Oct 21, 2025 · 2 min · brand · performance
Advertising for good
I don't actually want to see fewer ads. There, I said it. Fewer ads for $90 heavyweight tees I don't need and coffee gear I'm trying not to buy? Absolutely. But fewer ads from ministries doing real work in the world? No. I want more of those. A lot more.
I understand why that sentence makes people flinch, because advertising has a reputation, and parts of it are well earned. Modern targeting doesn't stop at age and zip code. It can profile values, emotional states, and personality, and the industry's track record with that power includes serving fear-based messages to the people most prone to fear. There was a season when a platform could predict your personality from your likes more accurately than your spouse could. That's the machinery we're talking about, and pretending otherwise would be dishonest.

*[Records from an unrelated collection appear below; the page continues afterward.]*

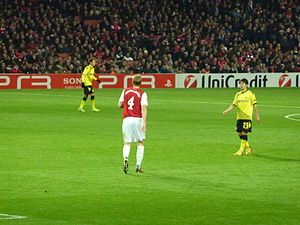 Per Mertesacker - Mertesacker and Arsenal against Borussia Dortmund in the UEFA Champions League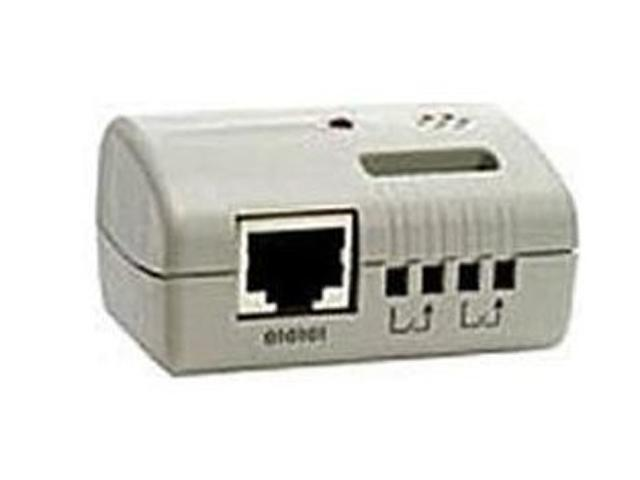 EATON 116750224-001 Environmental Monitoring Probe (EMP)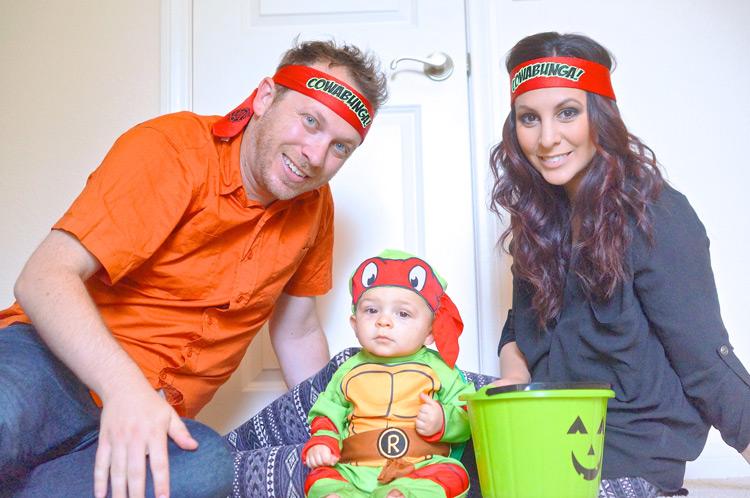 TMNT Family Costume - TheFebruaryFox.com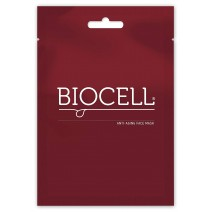 Biocell Anti-Ageing  Face Sheet Mask - Pack of 10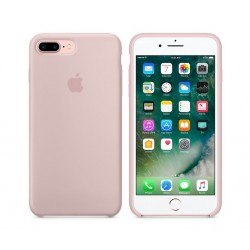 COQUE APPLE ORIGINALE IPHONE 7+ CUIR NATUREL ROSE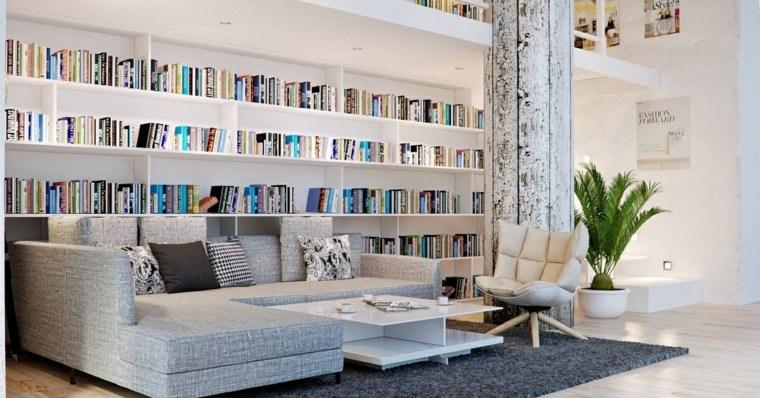 salon sala estar libreria minimalista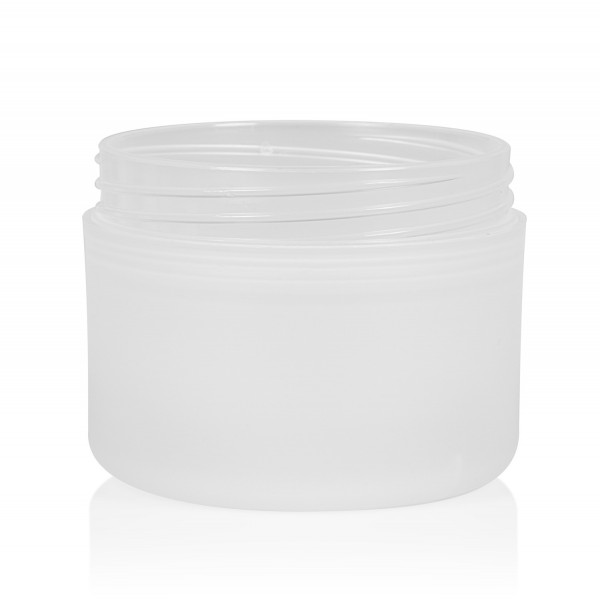100 ml Tiegel Frosted Soft PP natur dubbelwand
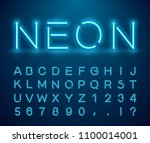 set of letters in neon style.... | Shutterstock .eps vector #1100014001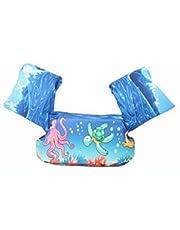 KAKAF Simvingar flytväst småbarn flythjälp 10–25 kg simbälte flytväst flyttränare med säkerhetslås för barn och småbarn 2–6 år pojkar och flickor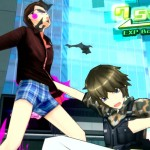 akiba s trip undead and undressed screenshot 03
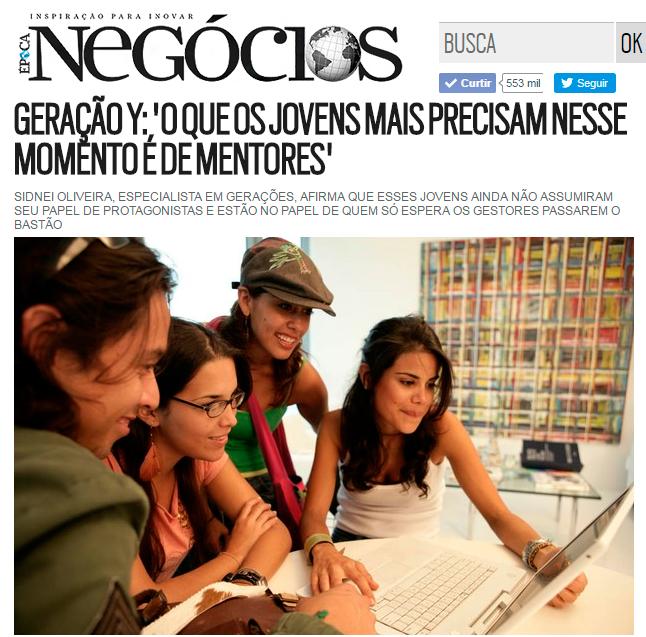 revista_mentores1.png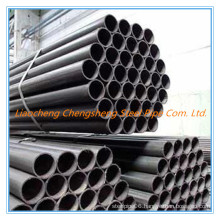 EN10297 seamless steel tube with good quality tube from China supplier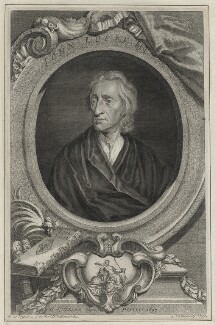 John Locke, by George Vertue, after  Sir Godfrey Kneller, Bt - NPG D30980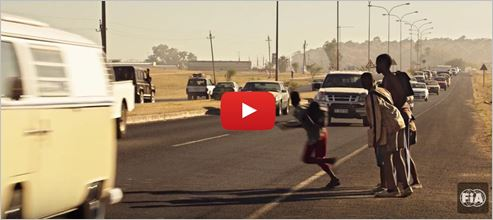 FIA/FIA Foundation and filmmaker Luc Besson release road safety film...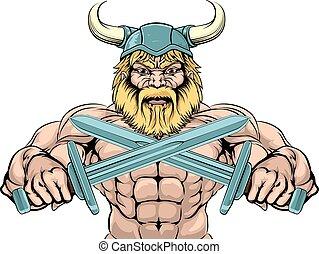 Bearded Viking Warrior mascot with crossed swords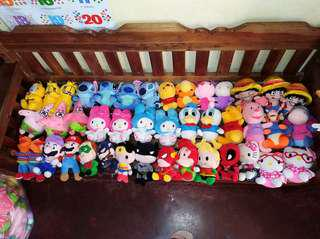 Brandnew & Assorted STUFFED TOYS
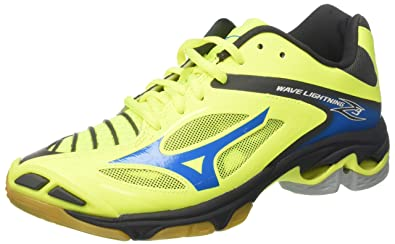 29cafe3e2ffb9 Mizuno Mens V1GA1700 Sport Shoes Multicolour Size  10 UK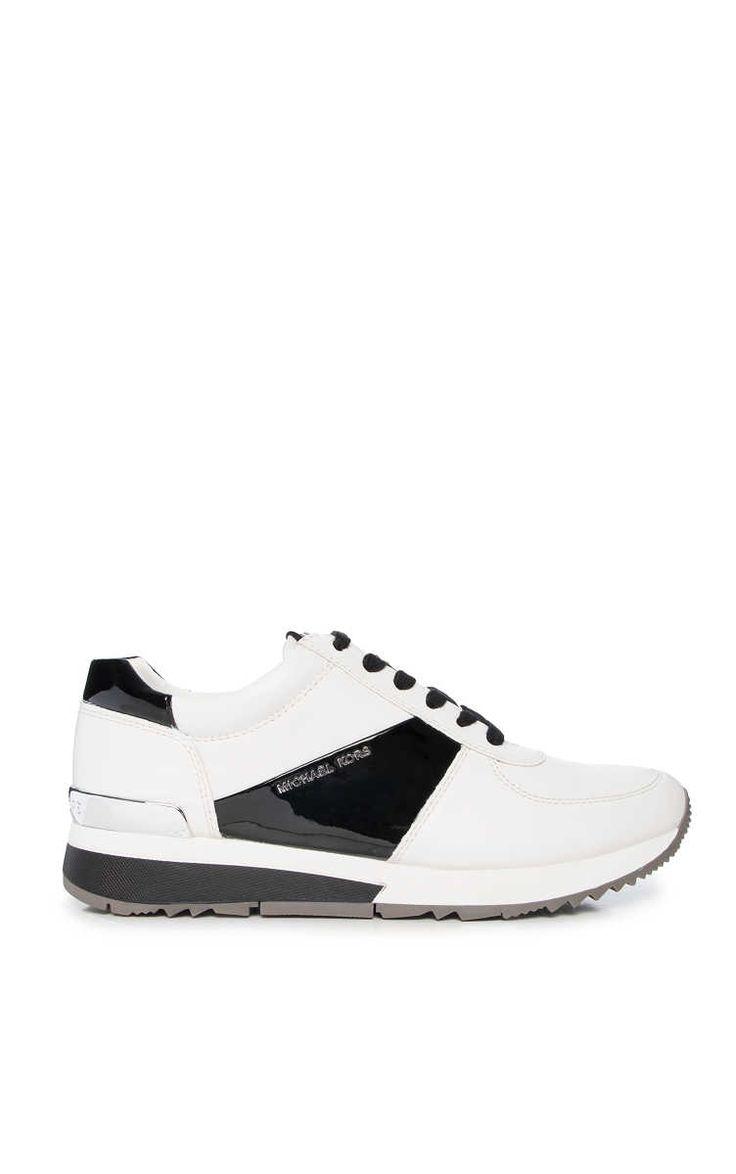 Sneakers Allie Trainer WHITE/BLACK - Michael - Michael Kors - Designers - Raglady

The same tools, a different goal
So here's the tension for those of us in Christian work: I want more people to know about the mission I serve. I want more people to care, to act, to give, and I believe to my bones that's a good thing. The resolution isn't to abandon the channels. It's to use them differently. I'm not trying to convince anyone to buy something they don't need. I'm trying to help people discover something they already believe in, people who care about what we care about and simply haven't found us yet.
Done with integrity, advertising isn't manipulation. It's alignment.
That's advertising for good: putting your message next to the things people already love, building familiarity and trust over time, and letting the brand grow until giving feels like the natural next step rather than a response to pressure. Same channels. Same craft. Different goal.
And the uncomfortable truth underneath it all: the feed doesn't have empty slots. If we don't show up there, someone else will, selling something smaller. I'd rather the next scroll hold a story about a child meeting Jesus than another t-shirt ad. Wouldn't you?